Looking for our logo?
We’ve changed how we search a lot over the last decade. For example, we used to begin every search by pressing Enter. Now the Enter key is no longer necessary – results appear as you type, instantly.
What people search has also changed: today’s search engines are used for much more than just web sites and documents—they’re also used to find specific items like people, places and products.
The Algolia engine was designed with both of these trends in mind. Algolia’s sweet spot is providing instant, relevant access to millions of small, structured records (and now from anywhere in the world). In this blog post, we’ll talk about how the Algolia engine computes textual relevance and why it works well for exactly these kinds of records. By textual relevance, we mean the letter and word-based aspect of ranking query results. Textual relevance does not include business relevance, which is used to provide a custom ranking based on non-textual information like price, number of followers or number of sales.
In a previous post we discussed how our ranking formula works, specifically how it uses a tie-breaking algorithm to rank each component of textual relevance one-by-one.
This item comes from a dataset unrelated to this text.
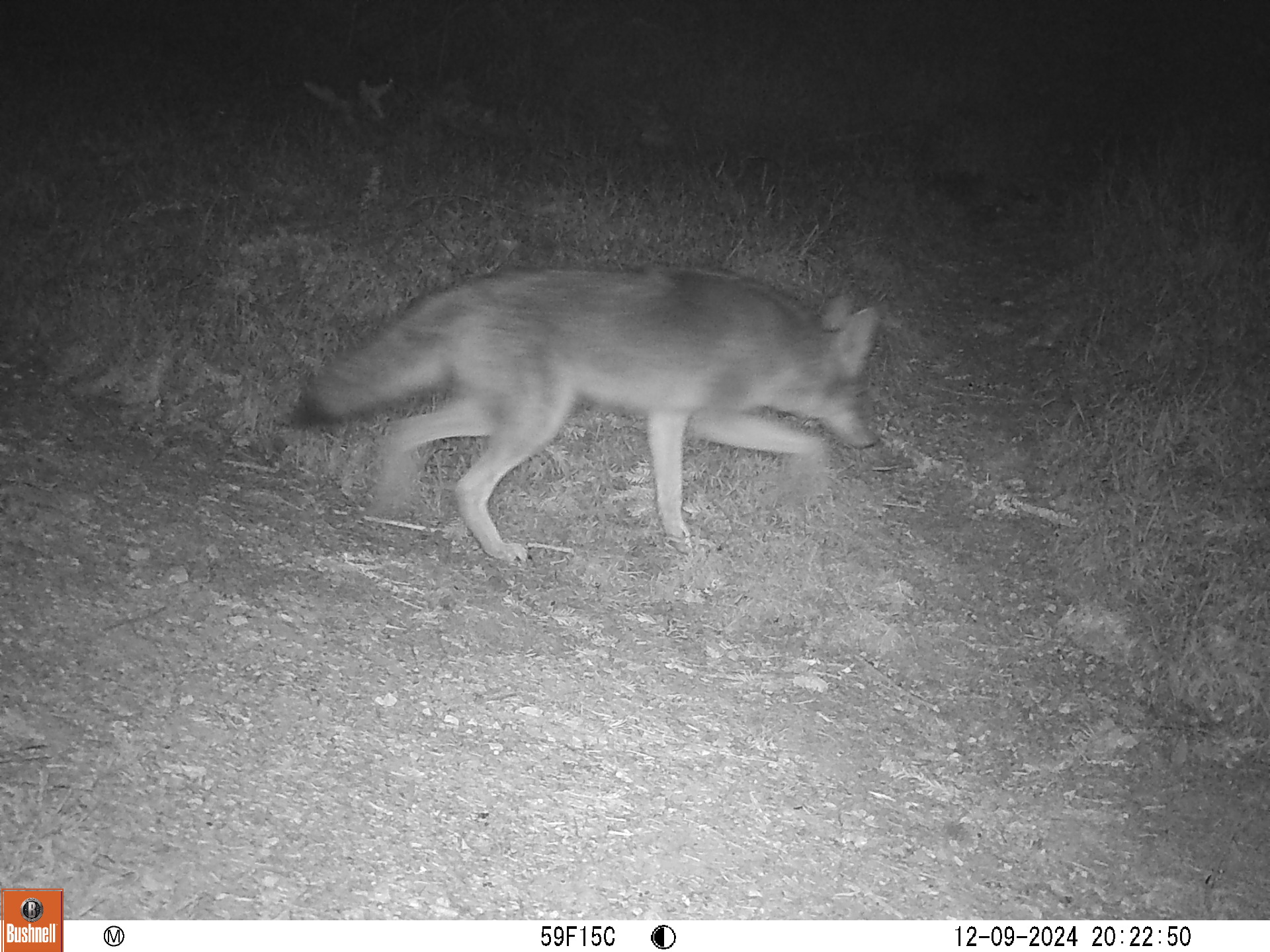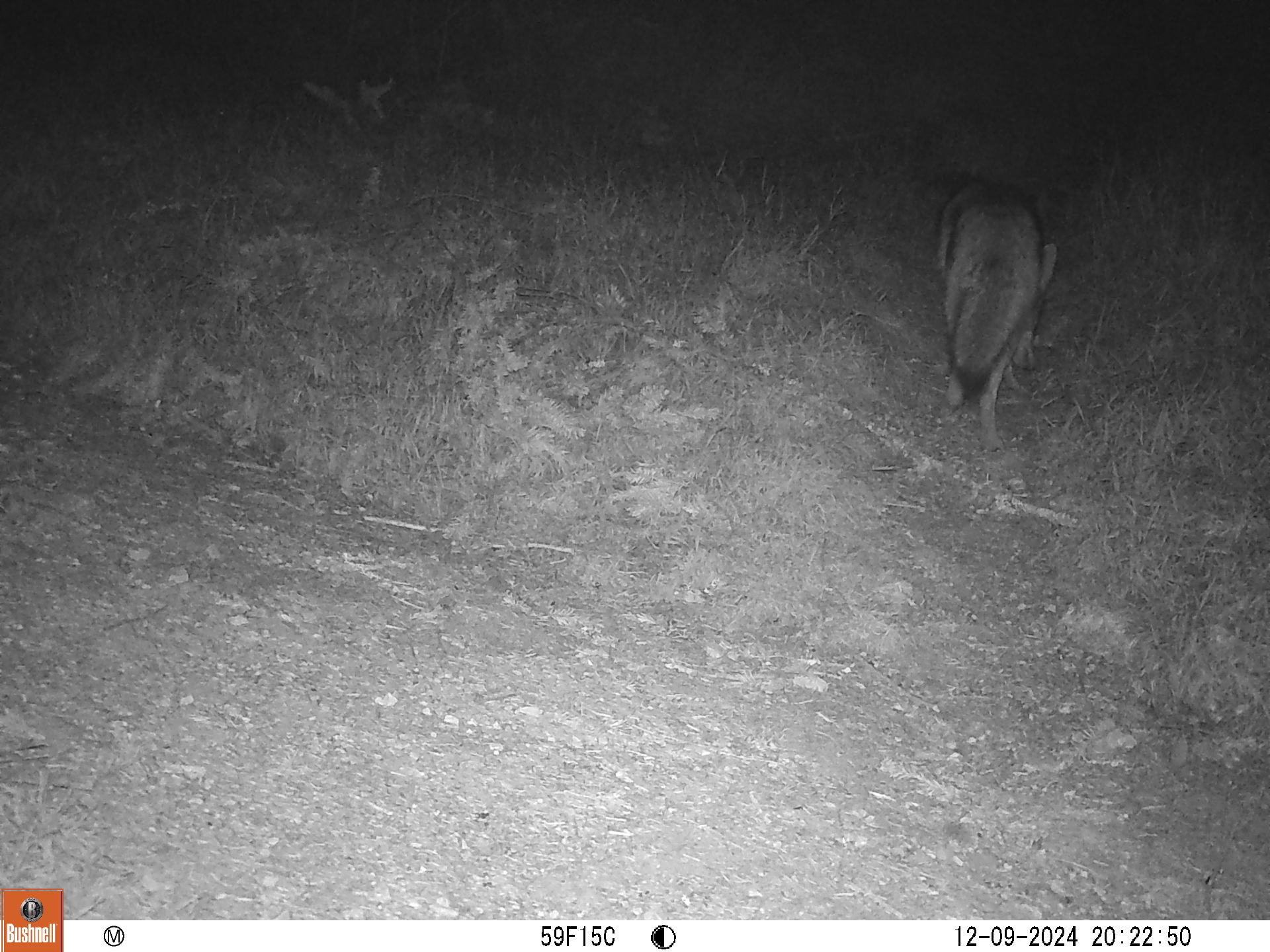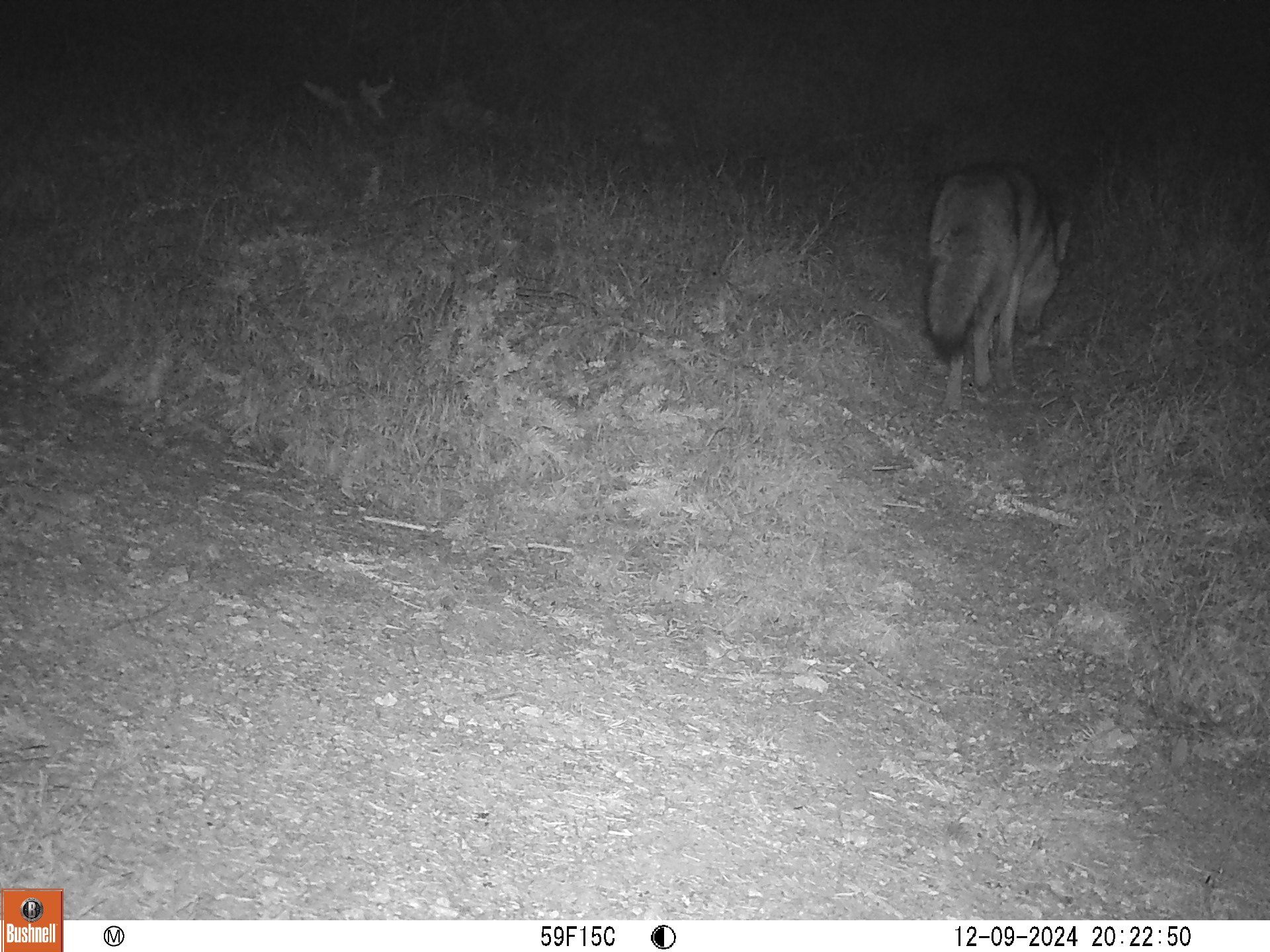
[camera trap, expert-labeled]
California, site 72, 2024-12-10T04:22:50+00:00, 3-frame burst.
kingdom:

In this post, we’ll look at each of the five individual components it uses in detail: number of typos, number of words, proximity of words, importance of attributes and exactness.
Each of these components address a unique relevance challenge while also playing their part in the global relevance calculation.
The number of typos criterion is the number of typos in the query when compared with text in the record. This criterion allows you to rank results containing typos below results with the correct spelling. For example, in a search for “Geox CEO”, you would prefer to have the “Geox” result (a typo-free match) displayed before “Gox” (a 1-letter-off typo). This example has a twist—”Gox” is not actually a typo in the usual sense (it’s a correctly spelled proper noun) but it’s still possible that a user could have mistyped “Geox” when searching for it.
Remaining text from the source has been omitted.